▶ _作業要件_
#1 下記のネット規制に関するコラムで、括弧内に正式名称が示されている法律について、その正式名称をすべて挙げてください。
#2 下記のネット規制に関するコラムによれば、青少年ネット規制法によってサーバ管理者に課された努力義務はどのような内容ですか。
#3 下記のネット規制に関するコラムについて、本文の最後の文に続く部分を書き進めてください。

コラム
» 2009年07月06日 11時00分 UPDATE

小寺信良の現象試考:暴走するネット規制 、あるいは「ネットで婚活」終了のお知らせ (1/2)

青少年ネット規制法や児童ポルノ法改正などを見ていると、「青少年保護」を理由にしたネット規制論が勢いを増しているように思える。行きすぎた規制は、男女交際のきっかけすら奪う危険性を秘めている。

[小寺信良,ITmedia]

 今年4月から施行された、いわゆる青少年ネット規制法(「青少年が安全に安心してインターネットを利用できる環境の整備等に関する法律」)では、青少年へのフィルタリングが義務付けられた。またサーバ管理者は、青少年に有害な情報が発信されたと知ったときには、青少年が閲覧できないような措置を行なう努力義務が課せられた。

 さらに最近はどうもこの青少年保護を理由に、ネットに対する過激な規制論が各所から飛び出してきている。

 児童ポルノ禁止法(「児童買春、児童ポルノに係る行為等の処罰及び児童の保護等に関する法律」)の単純所持規制も、大きな話題だ。これは一見するとネットと関係ないように見えるが、児童ポルノに限らずポルノ全般に関しては、今やその主な流通ルートがネットであることから、サイトへの接続を強制遮断するブロッキングを実施するかどうかが検討され始めている。

 児童ポルノ法改正案の危険性については以前のコラム(→「児童ポルノ法改正」に潜む危険)でも指摘したが、えん罪の道具として利用される可能性が飛躍的に高まることになる。これは痴漢えん罪と同様で、例え濡れ衣であったことが明らかになっても、社会的には抹殺に等しい点で、人ひとりの人生を簡単に破壊してしまう。

 「表現の自由」の問題として、そう簡単に事は運ばないと楽観視する人もいるようだが、そのカードではもはや戦えないことは、青少年ネット規制法の経験からも明らかである。

削除されたコミュニティの謎

 そしてもう1つ、これから大きな問題になりそうなのが、出会い系サイト規制法(「インターネット異性紹介事業を利用して児童を誘引する行為の規制等に関する法律」)である。

▶ _演習データ_

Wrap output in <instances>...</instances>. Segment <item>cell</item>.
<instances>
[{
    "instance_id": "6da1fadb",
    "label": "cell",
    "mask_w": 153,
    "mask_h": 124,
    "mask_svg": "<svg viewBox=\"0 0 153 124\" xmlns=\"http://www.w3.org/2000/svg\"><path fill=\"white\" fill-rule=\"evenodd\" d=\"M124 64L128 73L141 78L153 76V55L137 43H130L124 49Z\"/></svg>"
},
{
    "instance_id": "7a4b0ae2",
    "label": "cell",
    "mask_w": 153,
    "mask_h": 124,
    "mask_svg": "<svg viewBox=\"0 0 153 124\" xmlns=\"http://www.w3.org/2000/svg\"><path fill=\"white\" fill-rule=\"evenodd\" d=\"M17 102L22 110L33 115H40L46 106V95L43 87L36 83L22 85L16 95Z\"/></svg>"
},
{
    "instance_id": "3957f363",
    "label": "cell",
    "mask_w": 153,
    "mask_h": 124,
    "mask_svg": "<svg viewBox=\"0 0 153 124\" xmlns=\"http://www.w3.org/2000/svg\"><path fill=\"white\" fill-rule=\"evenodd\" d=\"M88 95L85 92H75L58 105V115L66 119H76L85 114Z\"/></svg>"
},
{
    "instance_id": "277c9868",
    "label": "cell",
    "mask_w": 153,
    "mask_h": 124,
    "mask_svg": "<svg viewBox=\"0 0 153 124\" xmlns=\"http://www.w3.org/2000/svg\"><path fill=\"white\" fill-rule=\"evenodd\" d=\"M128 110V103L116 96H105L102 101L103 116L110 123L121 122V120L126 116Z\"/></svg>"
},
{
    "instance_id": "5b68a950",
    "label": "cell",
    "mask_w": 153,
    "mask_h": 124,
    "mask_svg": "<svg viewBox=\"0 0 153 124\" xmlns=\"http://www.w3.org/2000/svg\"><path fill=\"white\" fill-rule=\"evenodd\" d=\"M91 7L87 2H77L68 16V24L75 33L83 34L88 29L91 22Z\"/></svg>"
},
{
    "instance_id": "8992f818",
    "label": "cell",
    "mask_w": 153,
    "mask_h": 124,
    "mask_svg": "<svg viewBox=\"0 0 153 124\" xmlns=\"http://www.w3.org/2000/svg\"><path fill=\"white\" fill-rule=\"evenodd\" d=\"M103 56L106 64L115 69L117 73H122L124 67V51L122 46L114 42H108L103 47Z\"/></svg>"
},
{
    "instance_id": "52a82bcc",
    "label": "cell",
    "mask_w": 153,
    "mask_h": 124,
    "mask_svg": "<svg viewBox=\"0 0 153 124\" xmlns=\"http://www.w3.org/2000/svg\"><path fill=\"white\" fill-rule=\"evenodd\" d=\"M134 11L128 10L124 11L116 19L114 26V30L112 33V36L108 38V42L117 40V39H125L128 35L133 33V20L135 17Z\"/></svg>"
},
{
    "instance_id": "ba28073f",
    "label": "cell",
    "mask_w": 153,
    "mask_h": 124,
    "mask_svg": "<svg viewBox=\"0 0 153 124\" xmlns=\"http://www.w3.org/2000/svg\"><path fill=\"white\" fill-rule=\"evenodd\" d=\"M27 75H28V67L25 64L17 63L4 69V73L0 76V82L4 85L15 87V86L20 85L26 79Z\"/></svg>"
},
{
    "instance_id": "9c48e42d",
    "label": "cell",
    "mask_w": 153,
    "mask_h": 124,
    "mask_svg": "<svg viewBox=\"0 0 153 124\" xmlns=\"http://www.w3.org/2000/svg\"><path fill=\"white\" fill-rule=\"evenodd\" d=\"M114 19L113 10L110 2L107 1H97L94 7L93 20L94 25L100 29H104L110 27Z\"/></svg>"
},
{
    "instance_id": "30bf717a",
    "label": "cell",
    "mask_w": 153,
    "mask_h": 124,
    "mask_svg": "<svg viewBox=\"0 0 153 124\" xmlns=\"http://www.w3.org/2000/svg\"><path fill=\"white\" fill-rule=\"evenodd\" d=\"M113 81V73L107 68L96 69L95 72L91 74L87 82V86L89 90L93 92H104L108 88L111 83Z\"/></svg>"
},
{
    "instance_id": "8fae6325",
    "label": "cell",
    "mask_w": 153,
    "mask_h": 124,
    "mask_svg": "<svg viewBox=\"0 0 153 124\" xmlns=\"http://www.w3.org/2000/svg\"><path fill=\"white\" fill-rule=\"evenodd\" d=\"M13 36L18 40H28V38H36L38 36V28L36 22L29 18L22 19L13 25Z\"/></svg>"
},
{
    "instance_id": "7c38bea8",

▶ _課題別解答_
#1
「青少年が安全に安心してインターネットを利用できる環境の整備等に関する法律」
「児童買春、児童ポルノに係る行為等の処罰及び児童の保護等に関する法律」
「インターネット異性紹介事業を利用して児童を誘引する行為の規制等に関する法律」

#2 青少年に有害な情報が発信されたと知ったときに、青少年が閲覧できないような措置を行なうことです。

#3
 これの改正法が昨年(2008年)の12月1日から施行されているが、これはいわゆる「出会い系サイト」とされる事業者は各都道府県の公安委員会に届け出をだし、児童(18歳未満)が児童買春その他の犯罪に巻き込まれないよう、利用者の年齢確認や児童の書き込みの削除などを行なわなければならないというものである。

 ところが実際の法運用の段階になって、どうも妙なことになってきた。今年4月に、警視庁がミクシィなどのサービスプロバイダに対して削除要請を出したというニュース(→警視庁、ミクシィなどに“出会い”書き込み削除要請)があったのをご記憶だろうか。ミクシィ側では警察の要請で削除したのではないとしているが、結果としては「出会い」に関するものは、性的交渉を目的としたいわゆる「出会い系」とは関係ないものまで、一斉に削除された。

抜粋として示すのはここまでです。